Page tree


PAPI stands for Performance Application Programming Interface.

It provides the tool designer and application engineer with a consistent interface and methodology for use of the performance counter hardware found in most major microprocessors. It enables software engineers to see, in near real time, the relation between software performance and processor events.

In addition, Component PAPI provides access to a collection of components that expose performance measurement opportunities across the hardware and software stack.

More information:

How to use 

You can check the versions installed in Gadi with a module query:

$ module avail papi

We normally recommend using the latest version available and always recommend to specify the version number with the module command:

$ module load papi/5.7.0

For more details on using modules see our software applications guide.

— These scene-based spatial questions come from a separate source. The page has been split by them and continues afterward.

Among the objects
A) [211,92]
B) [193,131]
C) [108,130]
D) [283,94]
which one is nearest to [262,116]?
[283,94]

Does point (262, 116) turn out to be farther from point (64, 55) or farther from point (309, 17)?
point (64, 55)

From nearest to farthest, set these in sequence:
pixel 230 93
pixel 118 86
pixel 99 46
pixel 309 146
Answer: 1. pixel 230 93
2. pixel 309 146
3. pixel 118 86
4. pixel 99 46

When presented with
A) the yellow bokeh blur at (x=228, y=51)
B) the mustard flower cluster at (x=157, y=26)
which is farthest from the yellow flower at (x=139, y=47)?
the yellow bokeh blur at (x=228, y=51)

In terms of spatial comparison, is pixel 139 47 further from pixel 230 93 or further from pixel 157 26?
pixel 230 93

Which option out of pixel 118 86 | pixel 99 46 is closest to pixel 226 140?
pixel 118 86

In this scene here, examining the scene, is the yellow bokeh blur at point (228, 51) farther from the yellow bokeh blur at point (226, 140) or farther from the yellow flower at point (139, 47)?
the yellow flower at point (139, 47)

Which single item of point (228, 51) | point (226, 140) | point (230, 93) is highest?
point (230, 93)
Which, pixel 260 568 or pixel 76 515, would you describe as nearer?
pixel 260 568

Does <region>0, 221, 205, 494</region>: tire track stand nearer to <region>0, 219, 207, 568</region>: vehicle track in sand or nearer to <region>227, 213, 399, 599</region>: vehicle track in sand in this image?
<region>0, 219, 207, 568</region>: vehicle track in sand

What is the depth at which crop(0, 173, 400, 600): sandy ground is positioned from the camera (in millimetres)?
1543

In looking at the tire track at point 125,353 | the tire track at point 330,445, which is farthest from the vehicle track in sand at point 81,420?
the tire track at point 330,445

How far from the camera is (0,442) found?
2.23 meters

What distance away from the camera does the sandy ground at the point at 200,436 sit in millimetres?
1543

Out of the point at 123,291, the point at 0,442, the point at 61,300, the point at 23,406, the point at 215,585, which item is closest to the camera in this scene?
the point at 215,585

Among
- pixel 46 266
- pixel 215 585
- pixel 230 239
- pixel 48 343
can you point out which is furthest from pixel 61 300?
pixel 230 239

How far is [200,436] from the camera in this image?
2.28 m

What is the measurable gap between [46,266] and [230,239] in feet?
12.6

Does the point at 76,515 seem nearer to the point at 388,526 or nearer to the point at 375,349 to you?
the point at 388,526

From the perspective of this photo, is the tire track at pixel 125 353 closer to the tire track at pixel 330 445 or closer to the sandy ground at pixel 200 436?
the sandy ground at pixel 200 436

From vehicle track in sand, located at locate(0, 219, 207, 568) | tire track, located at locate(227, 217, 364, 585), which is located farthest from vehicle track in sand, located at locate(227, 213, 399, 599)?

Instrumentation of Program

PAPI requires user instrumentation of the program; to this end include files and PAPI function calls must be inserted in the subroutines which are to be measured.

  • For C, please include the file papi.h

  • For Fortran 77, please include the file f77papi.h

  • For Fortran 90, please include the file f90papi.h

  • If you intend to preprocess your Fortran code, you may use the file fpapi.h

Then build and link the objects using PAPI:

# Load modules, always specify version number.
$ module load openmpi/4.0.2
$ module load papi/5.7.0
$ mpicc <Compiler Options> $CPATH -o mpi_program.o mpi_program.c
$ mpicc <Linkage Options> -o mpi_program mpi_program.o $LD_LIBRARY_PATH

An example PBS job submission script named is provided below. It requests 48 CPUss, 128 GiB memory, 400 GiB local disk on a compute node on Gadi from the normal queue for 30 minutes against the project a00. It also requests the system to enter the working directory once the job is started. This script should be saved in the working directory from which the analysis will be done.

To change the number of CPU cores, memory, or jobfs required, simply modify the appropriate PBS resource requests at the top of the job script files according to the information available in our queue structure guide.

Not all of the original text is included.